Reminder: Use the Explicit Handoff Ceremony when transferring/changing roles.
Incident Commander assessment responsibilities
- Post an initial situation report, called a sitrep (example sitrep), to the Slack channel #general. Include a descriptive name, and identify the current Incident Commander and Responders. Use
@security
to trigger a Slack notification for the Security team. - For an issue with potential Project impact, ensure that a JIRA ticket or Gitlab issue has been created. This should be done, even if the First Responder/IC manages the incident fully, for example, by simply re-starting a service.
5. Remediate
IR Team remediation responsibilities
-
Determine the cause, implement a resolution, and return the system to normal operations. Make every attempt to identify the cause; this can prevent incident recurrence.
-
If suspicious activity is suspected or other unanswered questions exist, do the following before making any changes:
- Make snapshots of relevant volumes and data.
- Preserve logs.
- Take screen captures of anomalous activity that can be used in post-remediation forensic analysis.
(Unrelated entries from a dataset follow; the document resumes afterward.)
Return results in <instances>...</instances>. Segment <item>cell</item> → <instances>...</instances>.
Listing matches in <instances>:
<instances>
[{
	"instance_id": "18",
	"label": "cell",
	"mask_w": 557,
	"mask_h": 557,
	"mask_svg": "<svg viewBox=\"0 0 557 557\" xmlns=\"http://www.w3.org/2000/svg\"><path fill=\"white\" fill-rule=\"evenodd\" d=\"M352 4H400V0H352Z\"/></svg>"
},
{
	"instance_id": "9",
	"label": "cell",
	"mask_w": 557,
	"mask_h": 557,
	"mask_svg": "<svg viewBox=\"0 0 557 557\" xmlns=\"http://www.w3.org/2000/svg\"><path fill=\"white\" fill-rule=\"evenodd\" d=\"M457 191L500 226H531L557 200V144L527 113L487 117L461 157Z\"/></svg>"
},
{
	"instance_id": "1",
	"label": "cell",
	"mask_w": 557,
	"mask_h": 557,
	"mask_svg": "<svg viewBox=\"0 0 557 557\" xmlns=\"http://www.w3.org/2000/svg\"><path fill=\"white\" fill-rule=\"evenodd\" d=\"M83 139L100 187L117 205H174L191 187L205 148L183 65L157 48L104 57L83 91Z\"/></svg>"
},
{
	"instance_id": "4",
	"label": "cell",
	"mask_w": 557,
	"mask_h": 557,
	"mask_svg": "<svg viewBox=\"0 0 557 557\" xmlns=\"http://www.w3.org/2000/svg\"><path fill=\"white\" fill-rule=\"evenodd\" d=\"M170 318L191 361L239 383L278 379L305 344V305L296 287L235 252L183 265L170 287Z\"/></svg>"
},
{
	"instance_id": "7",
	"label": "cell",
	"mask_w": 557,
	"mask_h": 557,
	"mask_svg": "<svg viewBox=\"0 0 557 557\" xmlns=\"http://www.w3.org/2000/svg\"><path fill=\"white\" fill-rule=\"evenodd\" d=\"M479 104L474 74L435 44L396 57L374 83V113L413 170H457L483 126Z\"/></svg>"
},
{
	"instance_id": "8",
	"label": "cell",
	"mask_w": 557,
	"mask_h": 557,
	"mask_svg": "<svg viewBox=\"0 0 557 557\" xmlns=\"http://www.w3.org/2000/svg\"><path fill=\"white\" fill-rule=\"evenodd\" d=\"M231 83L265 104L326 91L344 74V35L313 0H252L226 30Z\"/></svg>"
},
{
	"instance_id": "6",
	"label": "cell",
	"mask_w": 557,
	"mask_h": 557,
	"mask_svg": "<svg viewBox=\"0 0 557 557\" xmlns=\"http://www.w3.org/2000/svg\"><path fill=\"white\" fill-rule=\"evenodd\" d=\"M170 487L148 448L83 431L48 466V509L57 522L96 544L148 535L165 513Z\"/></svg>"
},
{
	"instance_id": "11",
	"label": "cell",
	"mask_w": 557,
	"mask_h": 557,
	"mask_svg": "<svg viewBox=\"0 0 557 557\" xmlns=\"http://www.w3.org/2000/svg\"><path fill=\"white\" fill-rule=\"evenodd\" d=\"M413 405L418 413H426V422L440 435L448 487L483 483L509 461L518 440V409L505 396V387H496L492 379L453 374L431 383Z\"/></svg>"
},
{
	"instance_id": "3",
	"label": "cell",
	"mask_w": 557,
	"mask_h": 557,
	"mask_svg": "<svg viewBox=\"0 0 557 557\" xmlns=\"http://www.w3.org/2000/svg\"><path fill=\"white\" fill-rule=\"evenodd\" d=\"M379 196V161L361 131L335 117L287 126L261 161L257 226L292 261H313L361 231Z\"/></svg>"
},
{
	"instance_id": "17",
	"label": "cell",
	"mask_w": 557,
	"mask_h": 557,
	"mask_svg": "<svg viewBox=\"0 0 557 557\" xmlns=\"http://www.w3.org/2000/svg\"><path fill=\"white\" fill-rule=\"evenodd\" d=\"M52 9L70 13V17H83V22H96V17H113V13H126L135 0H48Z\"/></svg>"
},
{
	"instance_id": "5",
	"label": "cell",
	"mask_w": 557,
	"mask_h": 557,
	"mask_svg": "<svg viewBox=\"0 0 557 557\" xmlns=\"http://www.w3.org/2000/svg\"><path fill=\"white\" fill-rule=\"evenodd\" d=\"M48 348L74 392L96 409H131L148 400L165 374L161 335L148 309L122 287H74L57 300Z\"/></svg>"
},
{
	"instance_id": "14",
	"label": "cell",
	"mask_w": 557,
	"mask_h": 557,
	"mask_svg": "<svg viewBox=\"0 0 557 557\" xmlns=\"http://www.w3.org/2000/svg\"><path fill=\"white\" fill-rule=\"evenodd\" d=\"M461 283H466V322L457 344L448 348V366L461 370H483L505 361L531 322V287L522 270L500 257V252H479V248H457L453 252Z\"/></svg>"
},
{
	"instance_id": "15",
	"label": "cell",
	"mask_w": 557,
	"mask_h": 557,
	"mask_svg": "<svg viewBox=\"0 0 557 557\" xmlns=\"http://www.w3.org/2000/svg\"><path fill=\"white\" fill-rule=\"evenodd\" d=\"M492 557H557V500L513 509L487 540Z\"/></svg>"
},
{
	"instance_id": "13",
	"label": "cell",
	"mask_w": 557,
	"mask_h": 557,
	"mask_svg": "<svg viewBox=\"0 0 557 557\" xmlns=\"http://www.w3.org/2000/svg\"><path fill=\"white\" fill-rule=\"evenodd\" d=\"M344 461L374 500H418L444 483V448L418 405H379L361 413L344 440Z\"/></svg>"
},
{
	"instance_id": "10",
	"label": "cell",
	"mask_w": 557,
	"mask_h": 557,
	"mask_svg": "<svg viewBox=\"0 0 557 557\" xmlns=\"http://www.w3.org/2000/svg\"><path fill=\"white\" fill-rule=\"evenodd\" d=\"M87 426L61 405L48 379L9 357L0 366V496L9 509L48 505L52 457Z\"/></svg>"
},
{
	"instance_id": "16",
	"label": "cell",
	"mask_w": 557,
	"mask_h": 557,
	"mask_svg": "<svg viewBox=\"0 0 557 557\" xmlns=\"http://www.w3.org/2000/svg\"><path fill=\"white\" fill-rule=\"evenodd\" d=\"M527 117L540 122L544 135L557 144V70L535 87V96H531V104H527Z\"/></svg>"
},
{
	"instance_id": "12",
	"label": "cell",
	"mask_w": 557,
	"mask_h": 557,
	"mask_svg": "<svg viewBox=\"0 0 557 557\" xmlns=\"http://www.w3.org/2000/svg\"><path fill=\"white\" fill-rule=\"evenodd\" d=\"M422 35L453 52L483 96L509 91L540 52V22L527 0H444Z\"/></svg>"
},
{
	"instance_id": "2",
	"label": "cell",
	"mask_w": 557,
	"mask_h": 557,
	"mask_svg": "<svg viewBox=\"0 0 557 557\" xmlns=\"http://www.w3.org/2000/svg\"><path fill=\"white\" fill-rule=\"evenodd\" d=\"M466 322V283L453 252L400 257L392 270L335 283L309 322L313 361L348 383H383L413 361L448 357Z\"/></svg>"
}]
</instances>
- Consider implementing a containment strategy. For example, reconfigure firewall rules for the affected instance to drop all ingress and egress traffic, except from specific IPs like yours, until forensics can be performed.
Incident Commander remediation responsibilities
- Maintain current information in Slack, shared Google Docs files, the ticket/issue (if applicable), or other communication channels. Be sure to include:
- Project team leads and members
- Remediation items and their assignees
- Establish and document work shifts for an incident longer than 3 hours.
- Maintain communications with stakeholders, or designate a Communications Officer via explicit handoff.
- Share sitreps on a regular basis:
- High severity: hourly
- Medium severity: 2x daily
- Low severity: daily
- Focus on coordination, not remediation.
6. Conclude the incident
A. Notify the Slack channel #general that the incident has been resolved. Use @security
to trigger a Slack notification for the Security team.
B. Update the ticket/issue (if applicable) and set the status to one of the following:
- Confirmed incident: Ready for QA
- False alarm: Done
C. Schedule an IR Team retrospective. Optional for false alarms.
D. Share the final sitrep with stakeholders.
E. Thank everyone for their service.